◆ Passage to read:
· · · ·
2011年10月12日水曜日

Kyoto - All by myself...


I must apologize for not posting anything for the last few weeks.  I have been really busy!  So hopefully in the next couple of days I will be making up for lost time and I will post many different things in the next couple of days or so. This post ended up being longer than I intended, so I promise I will make up for it by posting more pictures in the next couple of posts.

For my first post I would like to talk about when I went to Kyoto…all by myself.  (Everytime I type that statement I hear that song running through my head.  Should I feel sad?  Because I don’t!  That song makes me laugh when I hear it in my head because I know that sometimes it’s ok to be alone.  And the experience of going to Kyoto alone proves it!)

So the week Erik left, I decided to go to Kyoto all by myself.  I planned the trip and booked the hotel one night before I was going to leave (it was a bit last minute, but what can you do?)  I also booked a Geisha tour and planned which temples I wanted to visit.  When I think back to my trip, even though it was so long ago (the end of August), I think I should have left upset that many of the things I had planned didn’t work out in the end.  But strangely, I wouldn’t have had it any other way!!  Let me begin:

I purchased my train tickets after work on Friday and was ready to go on the local train and the Shinkanzen (the bullet train) to Kyoto.  I arrived to Kyoto in one piece (after figuring out how to go through the train gates with two tickets instead of just one) and I ate a yummy meal at Kyoto station.  Kyoto Station has been recently renovated and it looks open, huge, and actually very modern.  In fact it looks so modern that I hear that many locals and Japanese people are not happy with this new look considering that Kyoto is known for it’s sacred temples and it’s historical relevance (Kyoto used to be the capital of Japan and has many National Treasures).  But I thought it was extraordinary!  Here are some pictures of Kyoto Station and my lunch.  (The pictures don’t quite capture the impressive architecture of the station, but what can I do with a simple point-and-click blue camera?  What am I saying?  I love my camera!!)


(Opps, I can't find a picture of Kyoto Station, so here's a picture of Kyoto Tower instead....sorry!!)
· · · ·
◆ Direction A:
Quote the Kyoto travel post word for word, beginning at the words "Kyoto - All" and stopping after the words "couple of posts.".
◆ Direction B:
For each statement, answer yes or no according to the Kyoto travel post, and quote the words from the post that decide it. (i) The writer booked the hotel one night before leaving for Kyoto. (ii) The writer traveled to Kyoto by car. (iii) The writer disliked the modern look of Kyoto Station.
· · · ·
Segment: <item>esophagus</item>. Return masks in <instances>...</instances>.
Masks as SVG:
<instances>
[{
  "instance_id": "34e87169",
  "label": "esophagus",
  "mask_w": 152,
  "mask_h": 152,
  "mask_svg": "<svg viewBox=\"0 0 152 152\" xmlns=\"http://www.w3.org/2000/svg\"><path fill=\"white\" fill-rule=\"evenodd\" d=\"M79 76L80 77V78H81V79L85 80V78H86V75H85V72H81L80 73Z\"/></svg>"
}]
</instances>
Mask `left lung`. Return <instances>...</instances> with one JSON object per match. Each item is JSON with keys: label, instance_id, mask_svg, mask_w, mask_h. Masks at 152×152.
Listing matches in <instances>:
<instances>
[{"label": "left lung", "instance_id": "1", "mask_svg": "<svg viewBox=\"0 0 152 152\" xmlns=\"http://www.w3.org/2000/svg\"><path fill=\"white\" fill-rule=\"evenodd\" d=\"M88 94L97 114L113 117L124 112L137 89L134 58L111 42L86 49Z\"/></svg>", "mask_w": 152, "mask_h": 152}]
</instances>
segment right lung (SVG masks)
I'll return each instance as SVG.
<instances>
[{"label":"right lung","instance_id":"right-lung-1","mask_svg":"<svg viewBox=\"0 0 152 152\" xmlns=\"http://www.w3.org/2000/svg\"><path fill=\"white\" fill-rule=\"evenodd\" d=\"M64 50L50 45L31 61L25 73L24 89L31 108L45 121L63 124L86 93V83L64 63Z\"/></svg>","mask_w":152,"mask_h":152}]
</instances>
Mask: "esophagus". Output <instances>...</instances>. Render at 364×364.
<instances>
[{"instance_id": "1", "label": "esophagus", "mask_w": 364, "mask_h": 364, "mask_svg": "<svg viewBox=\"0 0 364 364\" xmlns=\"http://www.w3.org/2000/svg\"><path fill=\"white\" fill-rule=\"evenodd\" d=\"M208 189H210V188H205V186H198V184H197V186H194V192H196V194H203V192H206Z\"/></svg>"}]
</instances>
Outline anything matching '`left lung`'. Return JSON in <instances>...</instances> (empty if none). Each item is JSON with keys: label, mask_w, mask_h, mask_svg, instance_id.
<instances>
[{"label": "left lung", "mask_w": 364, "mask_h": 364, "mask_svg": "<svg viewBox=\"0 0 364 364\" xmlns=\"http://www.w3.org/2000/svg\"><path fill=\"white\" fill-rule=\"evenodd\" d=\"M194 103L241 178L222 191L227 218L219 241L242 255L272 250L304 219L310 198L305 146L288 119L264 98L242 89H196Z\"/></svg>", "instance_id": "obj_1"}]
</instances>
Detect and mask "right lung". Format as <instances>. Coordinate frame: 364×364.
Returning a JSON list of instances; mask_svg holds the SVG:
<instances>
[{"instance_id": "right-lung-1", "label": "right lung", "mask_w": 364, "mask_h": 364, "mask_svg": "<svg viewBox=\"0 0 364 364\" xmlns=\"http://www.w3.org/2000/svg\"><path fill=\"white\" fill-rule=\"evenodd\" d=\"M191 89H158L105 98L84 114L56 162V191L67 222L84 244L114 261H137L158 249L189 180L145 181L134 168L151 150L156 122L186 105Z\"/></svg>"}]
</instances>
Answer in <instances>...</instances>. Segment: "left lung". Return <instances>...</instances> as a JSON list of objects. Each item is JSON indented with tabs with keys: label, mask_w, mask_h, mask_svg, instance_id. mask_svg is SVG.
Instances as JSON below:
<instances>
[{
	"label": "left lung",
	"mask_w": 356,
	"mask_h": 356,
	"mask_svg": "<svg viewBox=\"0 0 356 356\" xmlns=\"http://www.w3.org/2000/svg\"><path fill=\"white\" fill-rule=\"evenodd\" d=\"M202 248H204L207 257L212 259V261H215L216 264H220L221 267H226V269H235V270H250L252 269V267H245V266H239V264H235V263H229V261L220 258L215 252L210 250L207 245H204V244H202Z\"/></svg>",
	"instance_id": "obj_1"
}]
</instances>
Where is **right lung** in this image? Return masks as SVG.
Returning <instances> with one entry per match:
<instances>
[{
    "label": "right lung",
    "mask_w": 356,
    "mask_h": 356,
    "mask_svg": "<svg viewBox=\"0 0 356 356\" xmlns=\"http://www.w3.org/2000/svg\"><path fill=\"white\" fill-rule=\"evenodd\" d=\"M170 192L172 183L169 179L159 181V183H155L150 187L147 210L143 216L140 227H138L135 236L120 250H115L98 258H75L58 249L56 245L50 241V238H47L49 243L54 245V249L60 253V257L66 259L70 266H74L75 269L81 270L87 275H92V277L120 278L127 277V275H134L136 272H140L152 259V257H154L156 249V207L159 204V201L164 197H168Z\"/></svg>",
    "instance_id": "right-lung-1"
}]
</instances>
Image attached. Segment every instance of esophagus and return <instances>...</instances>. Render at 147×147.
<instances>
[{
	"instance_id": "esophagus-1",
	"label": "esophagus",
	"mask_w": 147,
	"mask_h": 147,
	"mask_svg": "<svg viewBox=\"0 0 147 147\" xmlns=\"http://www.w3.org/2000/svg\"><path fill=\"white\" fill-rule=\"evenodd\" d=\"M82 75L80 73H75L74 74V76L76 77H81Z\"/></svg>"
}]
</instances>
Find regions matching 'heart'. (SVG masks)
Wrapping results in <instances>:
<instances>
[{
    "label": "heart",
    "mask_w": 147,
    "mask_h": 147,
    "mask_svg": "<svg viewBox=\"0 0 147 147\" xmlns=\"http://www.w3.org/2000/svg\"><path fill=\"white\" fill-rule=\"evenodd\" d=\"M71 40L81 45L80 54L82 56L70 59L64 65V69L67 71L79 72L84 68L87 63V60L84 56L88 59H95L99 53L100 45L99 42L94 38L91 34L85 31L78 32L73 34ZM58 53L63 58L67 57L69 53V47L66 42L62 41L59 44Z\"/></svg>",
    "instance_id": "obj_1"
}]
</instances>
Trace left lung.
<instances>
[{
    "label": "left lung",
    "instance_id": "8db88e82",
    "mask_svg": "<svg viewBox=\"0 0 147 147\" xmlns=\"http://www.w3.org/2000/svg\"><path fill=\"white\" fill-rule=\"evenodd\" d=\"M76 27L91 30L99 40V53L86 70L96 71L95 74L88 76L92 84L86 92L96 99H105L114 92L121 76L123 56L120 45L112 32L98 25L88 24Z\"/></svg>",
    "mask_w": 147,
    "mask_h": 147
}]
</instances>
· · · ·
◆ Written reply A:
Kyoto - All by myself...


I must apologize for not posting anything for the last few weeks.  I have been really busy!  So hopefully in the next couple of days I will be making up for lost time and I will post many different things in the next couple of days or so. This post ended up being longer than I intended, so I promise I will make up for it by posting more pictures in the next couple of posts.

◆ Written reply B:
(i) Yes: "booked the hotel one night before I was going to leave"
(ii) No: "was ready to go on the local train and the Shinkanzen (the bullet train) to Kyoto"
(iii) No: "But I thought it was extraordinary!"